Oltre all’attività congiunta con polizia locale e carabinieri a San Salvo Marina contro il commercio abusivo, per quanto riguarda la viabilità portuale nella riserva di Punta Aderci, sono state accertate circa 80 violazioni al codice della strada per la sosta di veicoli in aree non consentite.

Nel mirino sono finite anche alcune società di salvamento per inosservanza alle disposizioni dell’ordinanza di sicurezza balneare, in modo particolare per non aver posizionato le boe di segnalazione delle acque di balneazione o per non essere muniti di un idoneo pattino di salvataggio: 4 le sanzioni elevate.
Due conducenti di natanti da diporto sono stati sanzionati, invece, per aver navigato nelle acque destinate alla balneazione.
Continua anche il contrasto alla pesca di frodo. Durante una perlustrazione notturna del litorale, nelle acque del porto di Vasto sono stati scoperti due pescatori abusivi di ricci di mare con l’ausilio di bombole. Gli stessi, pugliesi, sono stati sanzionati e il materiale impiegato è stato sequestrato.
«L’attività di controllo – assicura la guardia costiera – continuerà per tutta la stagione estiva al fine di salvaguardare la vita umana in mare e l’ecosistema marino.
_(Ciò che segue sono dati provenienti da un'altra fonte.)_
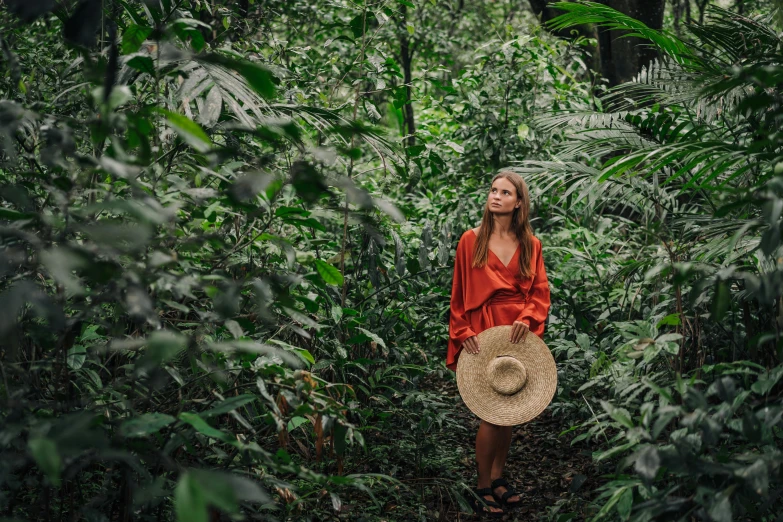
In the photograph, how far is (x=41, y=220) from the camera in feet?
5.17

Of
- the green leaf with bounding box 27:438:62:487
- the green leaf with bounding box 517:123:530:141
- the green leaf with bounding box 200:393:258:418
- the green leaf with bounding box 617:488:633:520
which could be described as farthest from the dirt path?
the green leaf with bounding box 27:438:62:487

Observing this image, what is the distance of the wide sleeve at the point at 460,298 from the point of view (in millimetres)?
3836

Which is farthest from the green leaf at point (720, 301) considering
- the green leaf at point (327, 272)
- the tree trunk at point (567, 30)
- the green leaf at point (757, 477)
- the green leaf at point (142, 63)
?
the tree trunk at point (567, 30)

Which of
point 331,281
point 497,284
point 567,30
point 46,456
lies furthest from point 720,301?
point 567,30

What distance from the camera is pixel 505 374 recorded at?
12.0 ft

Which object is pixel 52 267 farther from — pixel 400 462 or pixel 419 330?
pixel 419 330

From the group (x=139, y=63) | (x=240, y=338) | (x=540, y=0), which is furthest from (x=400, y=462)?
(x=540, y=0)

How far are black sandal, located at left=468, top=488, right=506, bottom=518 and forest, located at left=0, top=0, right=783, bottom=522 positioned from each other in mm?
74

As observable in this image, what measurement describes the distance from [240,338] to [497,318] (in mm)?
1934

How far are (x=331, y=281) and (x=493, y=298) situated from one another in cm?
157

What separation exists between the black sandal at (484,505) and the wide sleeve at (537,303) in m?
0.85

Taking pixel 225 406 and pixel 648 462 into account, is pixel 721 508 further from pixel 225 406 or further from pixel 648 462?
pixel 225 406

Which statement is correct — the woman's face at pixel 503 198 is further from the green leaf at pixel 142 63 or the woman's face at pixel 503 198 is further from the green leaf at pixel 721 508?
the green leaf at pixel 721 508

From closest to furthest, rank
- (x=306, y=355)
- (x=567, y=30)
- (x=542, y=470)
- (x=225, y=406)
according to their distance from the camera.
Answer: (x=225, y=406), (x=306, y=355), (x=542, y=470), (x=567, y=30)
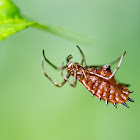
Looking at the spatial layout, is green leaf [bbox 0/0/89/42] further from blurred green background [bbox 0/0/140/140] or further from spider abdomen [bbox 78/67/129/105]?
blurred green background [bbox 0/0/140/140]

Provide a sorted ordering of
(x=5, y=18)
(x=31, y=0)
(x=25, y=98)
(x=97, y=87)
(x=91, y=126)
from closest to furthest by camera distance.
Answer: (x=5, y=18), (x=97, y=87), (x=91, y=126), (x=25, y=98), (x=31, y=0)

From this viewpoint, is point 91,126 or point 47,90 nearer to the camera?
point 91,126

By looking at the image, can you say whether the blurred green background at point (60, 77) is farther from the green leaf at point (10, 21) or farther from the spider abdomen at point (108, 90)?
the green leaf at point (10, 21)

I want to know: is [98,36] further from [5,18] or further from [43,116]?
[5,18]

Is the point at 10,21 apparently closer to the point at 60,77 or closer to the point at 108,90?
the point at 108,90

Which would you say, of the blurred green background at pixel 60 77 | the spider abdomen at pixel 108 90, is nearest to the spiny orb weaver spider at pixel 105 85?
the spider abdomen at pixel 108 90

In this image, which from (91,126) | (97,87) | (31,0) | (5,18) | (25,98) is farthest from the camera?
(31,0)

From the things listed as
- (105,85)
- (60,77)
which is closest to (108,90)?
(105,85)

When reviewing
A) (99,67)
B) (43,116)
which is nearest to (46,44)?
(43,116)
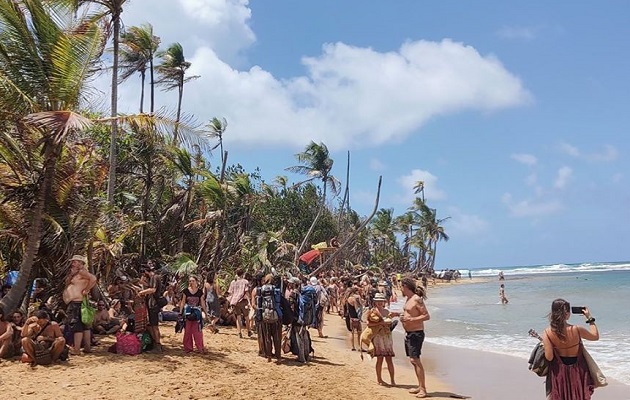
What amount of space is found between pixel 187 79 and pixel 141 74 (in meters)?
2.45

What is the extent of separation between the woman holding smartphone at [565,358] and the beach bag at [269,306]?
15.5 ft

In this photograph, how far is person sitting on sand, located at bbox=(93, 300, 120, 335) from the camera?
963 cm

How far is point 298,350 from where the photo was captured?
29.8 ft

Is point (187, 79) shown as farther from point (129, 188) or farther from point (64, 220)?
point (64, 220)

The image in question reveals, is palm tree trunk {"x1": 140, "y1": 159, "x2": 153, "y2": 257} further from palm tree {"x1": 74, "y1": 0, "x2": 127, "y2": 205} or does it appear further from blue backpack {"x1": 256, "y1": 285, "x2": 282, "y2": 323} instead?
blue backpack {"x1": 256, "y1": 285, "x2": 282, "y2": 323}

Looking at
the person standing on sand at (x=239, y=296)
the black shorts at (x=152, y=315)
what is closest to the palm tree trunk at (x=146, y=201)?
the person standing on sand at (x=239, y=296)

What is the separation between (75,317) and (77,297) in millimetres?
308

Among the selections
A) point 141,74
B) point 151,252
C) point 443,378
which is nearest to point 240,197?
point 151,252

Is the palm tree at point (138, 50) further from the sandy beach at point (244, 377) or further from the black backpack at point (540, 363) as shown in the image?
the black backpack at point (540, 363)

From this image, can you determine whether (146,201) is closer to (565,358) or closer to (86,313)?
(86,313)

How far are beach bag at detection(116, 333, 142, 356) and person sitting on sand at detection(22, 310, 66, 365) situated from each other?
3.19 feet

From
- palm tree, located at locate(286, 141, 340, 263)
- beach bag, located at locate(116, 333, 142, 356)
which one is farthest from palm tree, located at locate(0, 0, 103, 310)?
palm tree, located at locate(286, 141, 340, 263)

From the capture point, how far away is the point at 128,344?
823cm

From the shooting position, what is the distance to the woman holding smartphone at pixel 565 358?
179 inches
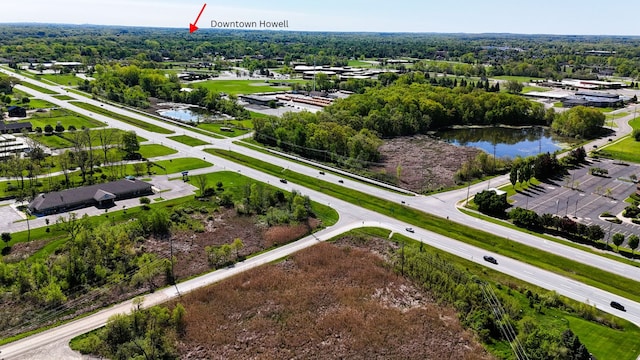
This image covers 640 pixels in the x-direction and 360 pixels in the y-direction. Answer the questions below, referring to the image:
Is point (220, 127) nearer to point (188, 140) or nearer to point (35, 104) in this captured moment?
point (188, 140)

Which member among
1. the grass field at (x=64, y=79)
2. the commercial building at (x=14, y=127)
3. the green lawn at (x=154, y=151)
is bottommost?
the green lawn at (x=154, y=151)

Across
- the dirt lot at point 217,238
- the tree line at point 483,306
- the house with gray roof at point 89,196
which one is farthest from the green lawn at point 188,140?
the tree line at point 483,306

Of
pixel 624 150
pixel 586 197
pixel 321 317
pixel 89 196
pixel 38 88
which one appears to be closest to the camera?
pixel 321 317

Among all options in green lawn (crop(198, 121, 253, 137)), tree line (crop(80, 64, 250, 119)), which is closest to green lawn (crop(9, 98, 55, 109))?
tree line (crop(80, 64, 250, 119))

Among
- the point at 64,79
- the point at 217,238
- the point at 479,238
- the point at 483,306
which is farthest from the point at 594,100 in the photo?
the point at 64,79

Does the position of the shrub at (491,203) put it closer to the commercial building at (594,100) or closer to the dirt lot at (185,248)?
the dirt lot at (185,248)
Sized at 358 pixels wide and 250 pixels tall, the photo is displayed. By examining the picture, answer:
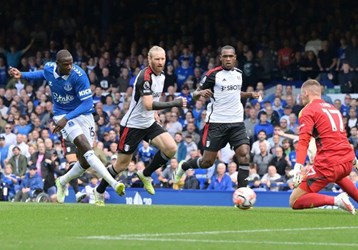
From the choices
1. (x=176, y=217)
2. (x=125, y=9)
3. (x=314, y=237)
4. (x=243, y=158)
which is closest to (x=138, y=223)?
(x=176, y=217)

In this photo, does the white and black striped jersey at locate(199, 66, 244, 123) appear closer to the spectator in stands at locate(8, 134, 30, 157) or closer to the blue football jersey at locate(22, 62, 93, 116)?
the blue football jersey at locate(22, 62, 93, 116)

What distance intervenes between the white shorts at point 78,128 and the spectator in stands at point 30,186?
9.37 m

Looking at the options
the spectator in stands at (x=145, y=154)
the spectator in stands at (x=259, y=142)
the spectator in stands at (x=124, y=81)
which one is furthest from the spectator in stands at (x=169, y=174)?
the spectator in stands at (x=124, y=81)

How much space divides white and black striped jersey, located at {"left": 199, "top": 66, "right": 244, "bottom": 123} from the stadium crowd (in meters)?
6.50

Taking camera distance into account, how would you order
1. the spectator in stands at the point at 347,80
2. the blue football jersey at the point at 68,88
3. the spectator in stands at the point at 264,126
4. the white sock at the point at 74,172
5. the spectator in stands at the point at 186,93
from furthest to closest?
the spectator in stands at the point at 186,93 < the spectator in stands at the point at 347,80 < the spectator in stands at the point at 264,126 < the white sock at the point at 74,172 < the blue football jersey at the point at 68,88

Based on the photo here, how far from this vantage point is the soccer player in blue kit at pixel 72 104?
1672 cm

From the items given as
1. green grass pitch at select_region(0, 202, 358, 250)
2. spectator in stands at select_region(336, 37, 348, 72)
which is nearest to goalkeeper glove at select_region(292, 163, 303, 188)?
green grass pitch at select_region(0, 202, 358, 250)

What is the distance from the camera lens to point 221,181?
24.5 meters

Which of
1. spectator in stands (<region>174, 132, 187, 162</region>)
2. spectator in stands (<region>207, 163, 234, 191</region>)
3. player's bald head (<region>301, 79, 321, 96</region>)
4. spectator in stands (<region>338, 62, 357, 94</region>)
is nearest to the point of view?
player's bald head (<region>301, 79, 321, 96</region>)

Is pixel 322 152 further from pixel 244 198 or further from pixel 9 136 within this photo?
pixel 9 136

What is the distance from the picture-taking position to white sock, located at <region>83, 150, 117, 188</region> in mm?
16266

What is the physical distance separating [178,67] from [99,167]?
15.3 meters

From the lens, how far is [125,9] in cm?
3809

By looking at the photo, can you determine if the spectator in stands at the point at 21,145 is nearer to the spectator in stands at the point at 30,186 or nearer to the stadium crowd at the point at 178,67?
the stadium crowd at the point at 178,67
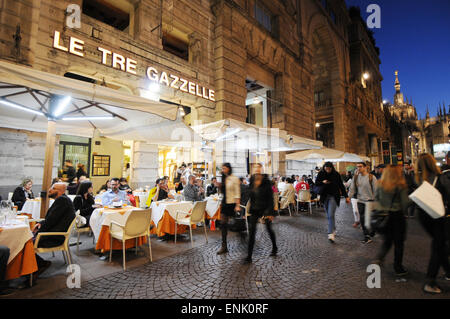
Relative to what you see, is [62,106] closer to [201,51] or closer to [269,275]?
[269,275]

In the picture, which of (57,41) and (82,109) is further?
(57,41)

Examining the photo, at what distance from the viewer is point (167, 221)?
5.35 metres

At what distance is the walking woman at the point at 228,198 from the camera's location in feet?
14.7

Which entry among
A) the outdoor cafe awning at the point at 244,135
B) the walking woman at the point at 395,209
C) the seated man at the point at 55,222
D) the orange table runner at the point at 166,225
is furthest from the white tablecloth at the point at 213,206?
the walking woman at the point at 395,209

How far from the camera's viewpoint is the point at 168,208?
5.38 m

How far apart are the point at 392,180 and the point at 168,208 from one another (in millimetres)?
4547

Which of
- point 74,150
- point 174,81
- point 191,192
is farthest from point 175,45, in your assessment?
point 191,192

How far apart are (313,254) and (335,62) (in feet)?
81.0

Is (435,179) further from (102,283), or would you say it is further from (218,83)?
(218,83)

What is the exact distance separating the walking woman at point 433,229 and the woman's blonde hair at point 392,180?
0.82 ft

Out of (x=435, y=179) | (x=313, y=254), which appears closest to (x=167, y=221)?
(x=313, y=254)

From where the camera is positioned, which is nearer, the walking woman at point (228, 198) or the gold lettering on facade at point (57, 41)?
the walking woman at point (228, 198)

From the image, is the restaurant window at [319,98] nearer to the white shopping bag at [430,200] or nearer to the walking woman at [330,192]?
the walking woman at [330,192]

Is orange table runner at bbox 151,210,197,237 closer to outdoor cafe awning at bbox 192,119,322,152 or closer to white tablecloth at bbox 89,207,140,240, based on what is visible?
white tablecloth at bbox 89,207,140,240
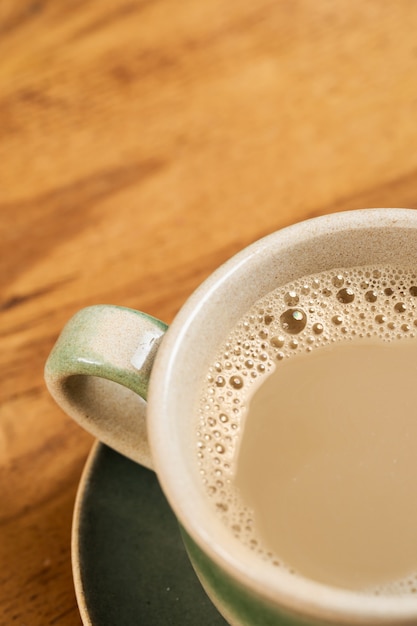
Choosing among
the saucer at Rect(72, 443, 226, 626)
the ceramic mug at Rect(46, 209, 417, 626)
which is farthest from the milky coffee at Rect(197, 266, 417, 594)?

Un richiamo fermo alla prudenza e al rispetto assoluto delle regole per garantire un’estate sicura. È questo il senso dell’appello rivolto a bagnanti e diportisti affinché mantengano la massima attenzione alle norme di sicurezza in mare, con particolare riferimento ai limiti di velocità e alle distanze minime dalla costa previste dalla legge. L’invito alla responsabilità collettiva diventa ancora più stringente alla luce delle criticità idrogeologiche del territorio: si chiede infatti il tassativo rispetto dei provvedimenti interdittivi in vigore su arenili e specchi acquei, emanati per tutelare l’incolumità pubblica nei tratti costieri di Vasto interessati da fenomeni franosi. La sicurezza di tutti passa dal buon senso di ciascuno».